#### [課題]
下のパサージュ・デ・パノラマに関する本文抜粋によると、1816年にロンドンからガス灯をもたらしたのは誰か。

パサージュ・デ・パノラマのもう一つの売り物となったのが、イギリス人のウィンザーが1816年にロンドンからもたらしたガス灯である。ウィンザーは、パサージュ・デ・パノラマの一角に試験的にガス灯を設置してPRにつとめたが、その甲斐あって、ガス灯はパリ市当局に徐々に採用され、街角を明るい照明で照らすようになる。

パサージュ・デ・パノラマは、第三共和政下にデパートが出現し、パサージュ人気に陰りが見え始めた後も、グラン・ブールヴァールに位置するというロケーションの良さでかろうじて生き残ったが、後述のパサージュ・ジュフロワに比べると、人出はだいぶ少なくなっていた。グラン・ブールヴァールでも、南側よりも北側の方に人気が集まっていたためである。

とはいえ、第一次大戦までは、盛り場の覇権があいかわらずグラン・ブールヴァールにあったので、パサージュ・デ・パノラマもパリを訪れた観光客が必ず訪れる人気スポットの一つであり続けた。1908年に、後にカルナヴァレ美術館の初代館長となるパリ史の第一人者ジョルジュ・カンは、「フィガロ」紙に寄稿した記事の中で、「いずれにしろ、パサージュ・デ・パノラマがいまだに人気を保っているのは驚きである」と記している。また、1912年にも、「ゴロワ」紙の特集記事「パリのパサージュ」は、「おそらく、パリのパサージュの中で、かつての栄光のいくばくかを保っているのは」パサージュ・デ・パノラマだろうと書いている。

ランジェリーショップ「アン・フィル・ア・ラ・パット」のマネキン

ここで作ったメニューでなければ、格を落とす

だが、第一次大戦の勃発と同時に、その最後の繁栄の灯も消えてしまう。グラン・ブールヴァールの名物となっていた有名なカフェやレストランが次々に店を閉じ、グラン・ブールヴァール自体が銀行街と化してしまったからである。

1928年にパサージュ・デ・パノラマを訪れたマルセル・ザアールは、「アール・ヴィヴァン」誌に寄せた「パリのいくつかのパサージュの様相」という記事で、こう描写している。

#### [提供データ]
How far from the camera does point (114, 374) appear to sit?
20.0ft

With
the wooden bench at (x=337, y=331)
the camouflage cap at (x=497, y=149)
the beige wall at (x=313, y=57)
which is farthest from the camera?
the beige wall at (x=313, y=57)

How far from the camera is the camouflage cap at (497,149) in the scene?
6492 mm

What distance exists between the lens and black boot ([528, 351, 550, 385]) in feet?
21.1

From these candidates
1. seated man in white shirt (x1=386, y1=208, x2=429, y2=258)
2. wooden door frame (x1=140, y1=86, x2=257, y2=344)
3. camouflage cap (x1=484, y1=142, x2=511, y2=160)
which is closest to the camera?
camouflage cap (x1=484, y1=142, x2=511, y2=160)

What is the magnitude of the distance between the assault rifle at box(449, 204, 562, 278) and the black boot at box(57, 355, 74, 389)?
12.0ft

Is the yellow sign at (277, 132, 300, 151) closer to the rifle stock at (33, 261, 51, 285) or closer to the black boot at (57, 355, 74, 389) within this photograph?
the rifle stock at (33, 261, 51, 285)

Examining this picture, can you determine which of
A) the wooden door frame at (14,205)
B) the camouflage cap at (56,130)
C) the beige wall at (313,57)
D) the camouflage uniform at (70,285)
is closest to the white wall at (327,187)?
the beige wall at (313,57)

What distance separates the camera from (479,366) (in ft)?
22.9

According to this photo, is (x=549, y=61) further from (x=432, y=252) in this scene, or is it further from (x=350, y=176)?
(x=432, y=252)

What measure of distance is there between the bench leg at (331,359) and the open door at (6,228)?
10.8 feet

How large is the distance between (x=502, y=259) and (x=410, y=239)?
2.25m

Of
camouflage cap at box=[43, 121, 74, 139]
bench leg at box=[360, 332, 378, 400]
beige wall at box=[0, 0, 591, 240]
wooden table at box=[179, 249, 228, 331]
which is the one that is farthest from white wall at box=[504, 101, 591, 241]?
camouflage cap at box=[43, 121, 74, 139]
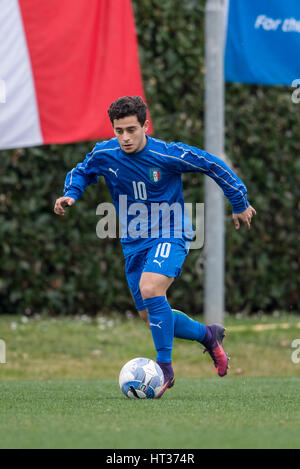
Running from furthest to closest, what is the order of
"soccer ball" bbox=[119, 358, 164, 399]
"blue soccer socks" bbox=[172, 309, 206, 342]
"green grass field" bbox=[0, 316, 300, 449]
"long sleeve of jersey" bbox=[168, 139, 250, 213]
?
"blue soccer socks" bbox=[172, 309, 206, 342]
"long sleeve of jersey" bbox=[168, 139, 250, 213]
"soccer ball" bbox=[119, 358, 164, 399]
"green grass field" bbox=[0, 316, 300, 449]

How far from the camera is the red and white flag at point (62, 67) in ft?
29.5

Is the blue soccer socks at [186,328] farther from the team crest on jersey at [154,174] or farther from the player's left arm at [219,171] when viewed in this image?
the team crest on jersey at [154,174]

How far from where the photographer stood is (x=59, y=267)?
10156mm

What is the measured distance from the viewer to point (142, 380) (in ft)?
19.1

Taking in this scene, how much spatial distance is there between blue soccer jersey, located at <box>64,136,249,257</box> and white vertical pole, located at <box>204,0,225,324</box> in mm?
3227

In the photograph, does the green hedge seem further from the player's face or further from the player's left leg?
the player's left leg

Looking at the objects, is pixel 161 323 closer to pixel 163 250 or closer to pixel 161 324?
pixel 161 324

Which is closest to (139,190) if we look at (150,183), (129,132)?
(150,183)

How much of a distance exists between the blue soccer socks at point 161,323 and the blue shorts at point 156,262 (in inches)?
7.8

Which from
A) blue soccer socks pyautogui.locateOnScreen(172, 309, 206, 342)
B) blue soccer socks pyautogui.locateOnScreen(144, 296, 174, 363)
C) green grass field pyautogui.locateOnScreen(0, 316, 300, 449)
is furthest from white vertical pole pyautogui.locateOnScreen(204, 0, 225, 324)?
blue soccer socks pyautogui.locateOnScreen(144, 296, 174, 363)

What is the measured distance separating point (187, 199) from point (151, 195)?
14.1 feet

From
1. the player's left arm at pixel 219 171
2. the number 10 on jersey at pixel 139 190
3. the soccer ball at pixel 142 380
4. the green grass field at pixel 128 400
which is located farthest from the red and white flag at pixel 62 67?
the soccer ball at pixel 142 380

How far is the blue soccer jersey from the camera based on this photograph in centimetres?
625

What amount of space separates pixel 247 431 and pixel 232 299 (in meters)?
6.76
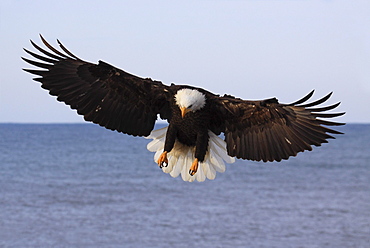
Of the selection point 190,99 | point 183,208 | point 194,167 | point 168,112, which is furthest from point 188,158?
point 183,208

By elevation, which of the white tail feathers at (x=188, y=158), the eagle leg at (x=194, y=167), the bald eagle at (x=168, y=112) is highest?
the bald eagle at (x=168, y=112)

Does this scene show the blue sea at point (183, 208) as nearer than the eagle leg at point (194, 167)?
No

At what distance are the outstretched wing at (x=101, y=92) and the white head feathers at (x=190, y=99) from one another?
469 mm

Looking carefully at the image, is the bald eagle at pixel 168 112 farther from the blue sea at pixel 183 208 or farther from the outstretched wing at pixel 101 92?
the blue sea at pixel 183 208

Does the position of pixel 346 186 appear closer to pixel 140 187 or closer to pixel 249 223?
pixel 140 187

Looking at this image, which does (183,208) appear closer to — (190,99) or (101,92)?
(101,92)

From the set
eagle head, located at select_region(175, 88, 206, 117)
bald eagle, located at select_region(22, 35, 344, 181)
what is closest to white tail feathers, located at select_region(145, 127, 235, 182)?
bald eagle, located at select_region(22, 35, 344, 181)

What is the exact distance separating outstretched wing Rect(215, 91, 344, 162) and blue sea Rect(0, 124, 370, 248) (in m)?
11.8

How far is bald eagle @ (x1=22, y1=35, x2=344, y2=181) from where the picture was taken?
580 cm

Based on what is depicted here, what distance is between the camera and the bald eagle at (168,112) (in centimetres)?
580

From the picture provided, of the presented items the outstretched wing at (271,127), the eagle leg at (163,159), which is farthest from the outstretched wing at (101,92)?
the outstretched wing at (271,127)

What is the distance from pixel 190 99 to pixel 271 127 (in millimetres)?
905

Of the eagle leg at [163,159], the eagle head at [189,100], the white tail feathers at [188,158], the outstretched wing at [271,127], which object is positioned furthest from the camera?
the white tail feathers at [188,158]

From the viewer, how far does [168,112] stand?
595 centimetres
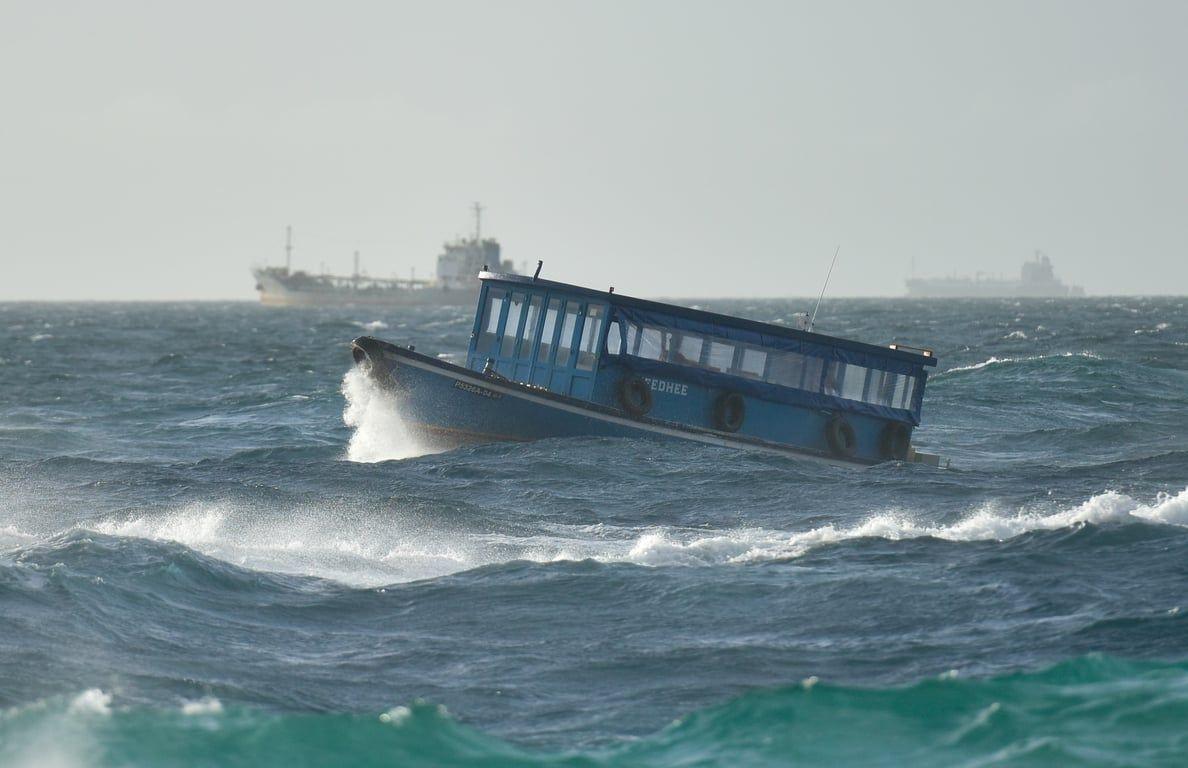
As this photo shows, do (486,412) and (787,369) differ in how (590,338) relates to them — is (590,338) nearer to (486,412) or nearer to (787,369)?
(486,412)

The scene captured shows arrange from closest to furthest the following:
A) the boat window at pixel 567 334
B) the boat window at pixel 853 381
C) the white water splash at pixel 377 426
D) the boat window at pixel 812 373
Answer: the boat window at pixel 567 334 → the white water splash at pixel 377 426 → the boat window at pixel 812 373 → the boat window at pixel 853 381

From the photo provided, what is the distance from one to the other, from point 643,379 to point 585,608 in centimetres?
1323

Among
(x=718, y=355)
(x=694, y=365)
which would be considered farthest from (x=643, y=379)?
(x=718, y=355)

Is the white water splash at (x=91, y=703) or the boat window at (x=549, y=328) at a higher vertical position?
the boat window at (x=549, y=328)

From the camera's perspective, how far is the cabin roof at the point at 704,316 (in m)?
27.2

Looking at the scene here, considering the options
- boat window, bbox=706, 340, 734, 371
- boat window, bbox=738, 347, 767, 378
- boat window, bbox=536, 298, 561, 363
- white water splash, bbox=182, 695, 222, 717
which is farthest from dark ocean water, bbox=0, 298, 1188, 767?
boat window, bbox=738, 347, 767, 378

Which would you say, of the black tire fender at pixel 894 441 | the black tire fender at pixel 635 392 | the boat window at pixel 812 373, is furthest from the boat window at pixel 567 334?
the black tire fender at pixel 894 441

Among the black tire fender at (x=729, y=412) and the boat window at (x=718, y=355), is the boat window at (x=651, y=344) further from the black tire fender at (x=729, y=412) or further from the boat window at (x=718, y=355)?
the black tire fender at (x=729, y=412)

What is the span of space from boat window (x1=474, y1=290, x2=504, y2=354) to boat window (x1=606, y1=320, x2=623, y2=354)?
2520 mm

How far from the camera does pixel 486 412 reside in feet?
89.3

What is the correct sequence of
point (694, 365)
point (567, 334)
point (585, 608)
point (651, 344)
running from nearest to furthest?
point (585, 608) < point (651, 344) < point (567, 334) < point (694, 365)

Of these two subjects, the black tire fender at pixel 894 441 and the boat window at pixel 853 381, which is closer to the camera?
the boat window at pixel 853 381

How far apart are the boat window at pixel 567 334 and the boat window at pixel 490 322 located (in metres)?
1.49

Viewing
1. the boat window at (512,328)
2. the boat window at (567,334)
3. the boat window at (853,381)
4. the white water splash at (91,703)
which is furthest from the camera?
the boat window at (853,381)
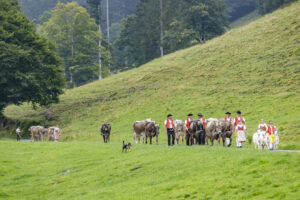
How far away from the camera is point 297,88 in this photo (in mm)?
55219

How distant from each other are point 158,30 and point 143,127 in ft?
243

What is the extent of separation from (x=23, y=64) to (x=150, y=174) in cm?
4485

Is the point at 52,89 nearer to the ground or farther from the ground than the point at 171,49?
nearer to the ground

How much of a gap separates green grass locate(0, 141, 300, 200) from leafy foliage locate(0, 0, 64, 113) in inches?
1038

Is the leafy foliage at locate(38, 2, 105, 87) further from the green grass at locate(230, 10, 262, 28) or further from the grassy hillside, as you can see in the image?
the green grass at locate(230, 10, 262, 28)

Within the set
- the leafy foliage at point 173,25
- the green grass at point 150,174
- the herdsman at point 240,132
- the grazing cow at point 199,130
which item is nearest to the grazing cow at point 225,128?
the grazing cow at point 199,130

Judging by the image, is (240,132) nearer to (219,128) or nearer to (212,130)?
→ (219,128)

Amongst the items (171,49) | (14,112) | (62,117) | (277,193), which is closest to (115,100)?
(62,117)

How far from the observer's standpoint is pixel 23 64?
65.6m

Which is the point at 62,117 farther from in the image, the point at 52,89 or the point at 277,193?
the point at 277,193

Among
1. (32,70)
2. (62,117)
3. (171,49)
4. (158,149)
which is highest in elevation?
(171,49)

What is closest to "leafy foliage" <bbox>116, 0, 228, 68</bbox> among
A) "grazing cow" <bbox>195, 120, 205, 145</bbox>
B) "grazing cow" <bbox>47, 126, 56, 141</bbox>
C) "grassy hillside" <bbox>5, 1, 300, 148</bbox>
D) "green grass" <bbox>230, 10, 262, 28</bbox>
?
"grassy hillside" <bbox>5, 1, 300, 148</bbox>

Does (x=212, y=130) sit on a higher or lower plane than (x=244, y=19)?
lower

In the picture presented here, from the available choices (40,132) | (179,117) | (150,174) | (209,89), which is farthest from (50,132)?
(150,174)
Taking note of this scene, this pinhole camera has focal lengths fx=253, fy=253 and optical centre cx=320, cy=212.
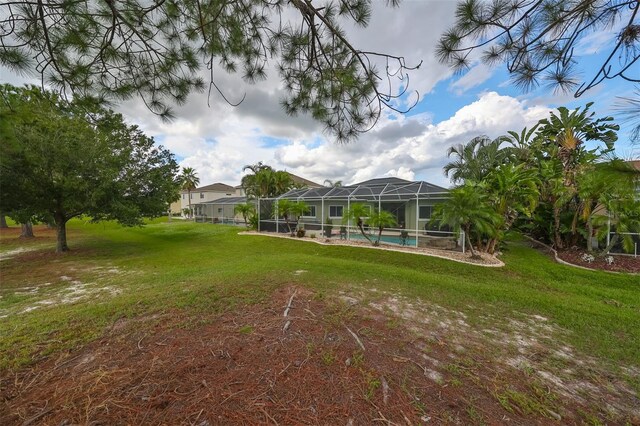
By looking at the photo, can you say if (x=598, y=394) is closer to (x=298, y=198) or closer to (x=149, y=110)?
(x=149, y=110)

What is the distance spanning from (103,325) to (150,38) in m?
3.53

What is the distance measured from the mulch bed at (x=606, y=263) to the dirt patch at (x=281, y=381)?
26.9ft

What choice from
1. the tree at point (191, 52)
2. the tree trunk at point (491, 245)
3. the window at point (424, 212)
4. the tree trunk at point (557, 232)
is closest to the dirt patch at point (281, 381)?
the tree at point (191, 52)

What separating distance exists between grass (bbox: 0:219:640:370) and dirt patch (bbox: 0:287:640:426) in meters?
0.60

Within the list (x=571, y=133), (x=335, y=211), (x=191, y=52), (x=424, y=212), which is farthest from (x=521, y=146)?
(x=191, y=52)

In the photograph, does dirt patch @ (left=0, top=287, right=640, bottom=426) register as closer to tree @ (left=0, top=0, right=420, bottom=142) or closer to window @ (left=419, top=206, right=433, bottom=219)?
tree @ (left=0, top=0, right=420, bottom=142)

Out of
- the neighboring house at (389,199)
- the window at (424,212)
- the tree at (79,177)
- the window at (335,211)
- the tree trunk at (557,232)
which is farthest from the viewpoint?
the window at (335,211)

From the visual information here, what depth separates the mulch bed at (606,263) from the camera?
7785mm

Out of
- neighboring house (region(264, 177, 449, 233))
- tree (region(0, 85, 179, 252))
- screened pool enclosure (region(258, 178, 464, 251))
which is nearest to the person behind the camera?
tree (region(0, 85, 179, 252))

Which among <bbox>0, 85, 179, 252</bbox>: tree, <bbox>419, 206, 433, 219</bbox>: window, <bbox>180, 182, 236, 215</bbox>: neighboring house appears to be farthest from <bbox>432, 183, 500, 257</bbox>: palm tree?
<bbox>180, 182, 236, 215</bbox>: neighboring house

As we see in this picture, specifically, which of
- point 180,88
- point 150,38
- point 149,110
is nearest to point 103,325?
point 149,110

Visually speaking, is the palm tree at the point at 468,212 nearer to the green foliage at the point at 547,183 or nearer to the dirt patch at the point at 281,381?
the green foliage at the point at 547,183

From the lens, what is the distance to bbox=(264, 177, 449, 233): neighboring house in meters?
12.4

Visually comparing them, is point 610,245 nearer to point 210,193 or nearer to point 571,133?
point 571,133
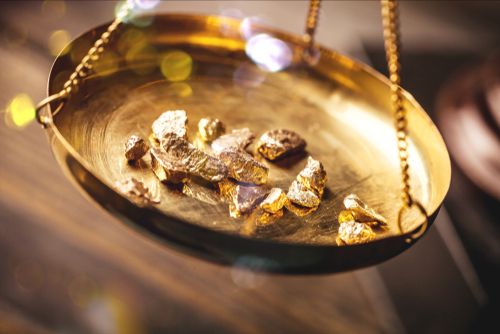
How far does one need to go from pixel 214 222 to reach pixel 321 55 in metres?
0.60

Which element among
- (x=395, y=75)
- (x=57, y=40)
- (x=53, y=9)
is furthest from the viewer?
(x=53, y=9)

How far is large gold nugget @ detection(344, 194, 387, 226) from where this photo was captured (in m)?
0.83

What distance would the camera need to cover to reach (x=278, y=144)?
3.14 ft

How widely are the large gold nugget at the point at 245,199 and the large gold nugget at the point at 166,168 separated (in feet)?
0.32

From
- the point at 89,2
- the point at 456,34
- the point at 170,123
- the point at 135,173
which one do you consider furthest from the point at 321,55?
the point at 456,34

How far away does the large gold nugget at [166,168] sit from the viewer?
0.81 metres

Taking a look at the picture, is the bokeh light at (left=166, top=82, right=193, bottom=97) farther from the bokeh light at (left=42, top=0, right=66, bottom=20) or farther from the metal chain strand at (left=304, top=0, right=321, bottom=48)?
the bokeh light at (left=42, top=0, right=66, bottom=20)

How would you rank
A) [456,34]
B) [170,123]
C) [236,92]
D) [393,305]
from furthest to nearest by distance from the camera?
[456,34] < [393,305] < [236,92] < [170,123]

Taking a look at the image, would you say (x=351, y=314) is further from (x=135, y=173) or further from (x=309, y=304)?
(x=135, y=173)

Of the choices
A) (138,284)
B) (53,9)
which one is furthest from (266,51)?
(53,9)

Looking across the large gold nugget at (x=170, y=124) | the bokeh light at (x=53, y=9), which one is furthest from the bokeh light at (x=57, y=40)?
the large gold nugget at (x=170, y=124)

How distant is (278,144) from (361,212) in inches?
8.9

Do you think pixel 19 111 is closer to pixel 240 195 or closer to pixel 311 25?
pixel 311 25

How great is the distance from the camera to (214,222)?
78 centimetres
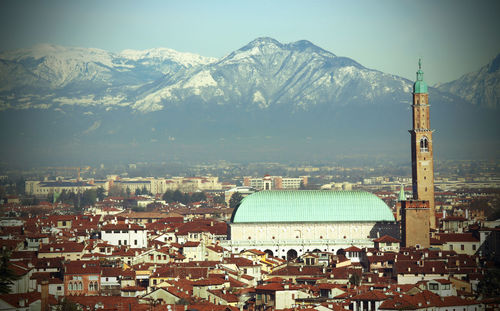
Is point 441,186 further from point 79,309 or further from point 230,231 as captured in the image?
point 79,309

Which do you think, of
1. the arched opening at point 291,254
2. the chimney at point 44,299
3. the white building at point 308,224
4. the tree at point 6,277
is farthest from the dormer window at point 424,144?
the chimney at point 44,299

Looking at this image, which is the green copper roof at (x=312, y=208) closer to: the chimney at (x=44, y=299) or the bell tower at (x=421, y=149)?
the bell tower at (x=421, y=149)

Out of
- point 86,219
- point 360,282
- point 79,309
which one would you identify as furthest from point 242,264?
point 86,219

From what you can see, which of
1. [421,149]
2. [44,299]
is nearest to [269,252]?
[421,149]

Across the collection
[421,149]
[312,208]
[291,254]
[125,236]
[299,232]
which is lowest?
[291,254]

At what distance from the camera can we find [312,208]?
282ft

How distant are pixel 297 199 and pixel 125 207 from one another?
7280 cm

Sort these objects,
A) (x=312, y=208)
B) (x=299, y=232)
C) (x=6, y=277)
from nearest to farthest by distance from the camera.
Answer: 1. (x=6, y=277)
2. (x=299, y=232)
3. (x=312, y=208)

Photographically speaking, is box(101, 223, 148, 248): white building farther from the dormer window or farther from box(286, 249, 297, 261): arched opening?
the dormer window

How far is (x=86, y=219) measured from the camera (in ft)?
334

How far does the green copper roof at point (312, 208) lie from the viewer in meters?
85.1

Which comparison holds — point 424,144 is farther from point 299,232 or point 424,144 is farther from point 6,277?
point 6,277

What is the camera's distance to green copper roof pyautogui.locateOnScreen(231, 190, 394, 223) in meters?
85.1

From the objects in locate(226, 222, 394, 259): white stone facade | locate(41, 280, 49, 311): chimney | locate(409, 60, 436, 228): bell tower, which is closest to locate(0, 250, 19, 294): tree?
locate(41, 280, 49, 311): chimney
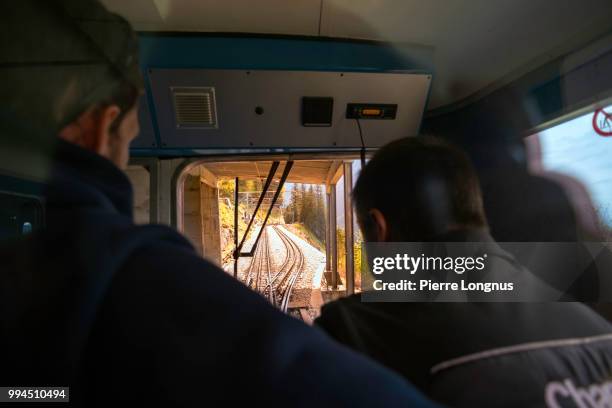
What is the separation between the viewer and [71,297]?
334mm

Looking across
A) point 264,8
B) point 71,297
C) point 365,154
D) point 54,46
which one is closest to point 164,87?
point 264,8

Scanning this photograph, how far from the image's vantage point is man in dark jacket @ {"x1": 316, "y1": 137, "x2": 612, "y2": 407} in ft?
2.01

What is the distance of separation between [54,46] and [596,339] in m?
1.04

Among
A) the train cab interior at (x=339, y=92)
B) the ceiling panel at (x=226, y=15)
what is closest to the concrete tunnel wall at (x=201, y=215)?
the train cab interior at (x=339, y=92)

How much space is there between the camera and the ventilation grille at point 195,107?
1690mm

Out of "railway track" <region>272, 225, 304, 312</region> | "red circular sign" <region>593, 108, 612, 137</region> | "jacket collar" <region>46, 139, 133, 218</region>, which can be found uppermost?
"red circular sign" <region>593, 108, 612, 137</region>

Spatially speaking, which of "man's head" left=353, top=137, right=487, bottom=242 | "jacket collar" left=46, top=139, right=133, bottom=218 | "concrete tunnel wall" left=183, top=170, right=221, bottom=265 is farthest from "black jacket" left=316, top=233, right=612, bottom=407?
"concrete tunnel wall" left=183, top=170, right=221, bottom=265

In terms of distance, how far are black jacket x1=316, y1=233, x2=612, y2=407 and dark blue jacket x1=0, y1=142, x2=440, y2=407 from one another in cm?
35

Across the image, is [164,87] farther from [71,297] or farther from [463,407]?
[463,407]

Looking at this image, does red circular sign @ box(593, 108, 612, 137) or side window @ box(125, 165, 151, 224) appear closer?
red circular sign @ box(593, 108, 612, 137)

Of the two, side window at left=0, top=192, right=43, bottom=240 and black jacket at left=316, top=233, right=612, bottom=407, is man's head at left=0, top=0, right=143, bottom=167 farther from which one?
side window at left=0, top=192, right=43, bottom=240

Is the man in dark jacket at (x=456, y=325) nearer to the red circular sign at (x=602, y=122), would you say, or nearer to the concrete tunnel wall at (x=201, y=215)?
the red circular sign at (x=602, y=122)

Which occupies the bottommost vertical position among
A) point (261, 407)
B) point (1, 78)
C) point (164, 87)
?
point (261, 407)

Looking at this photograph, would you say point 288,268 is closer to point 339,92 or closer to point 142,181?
point 142,181
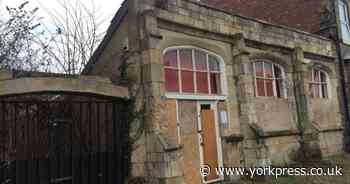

#### [解答]
イギリス人のウィンザー。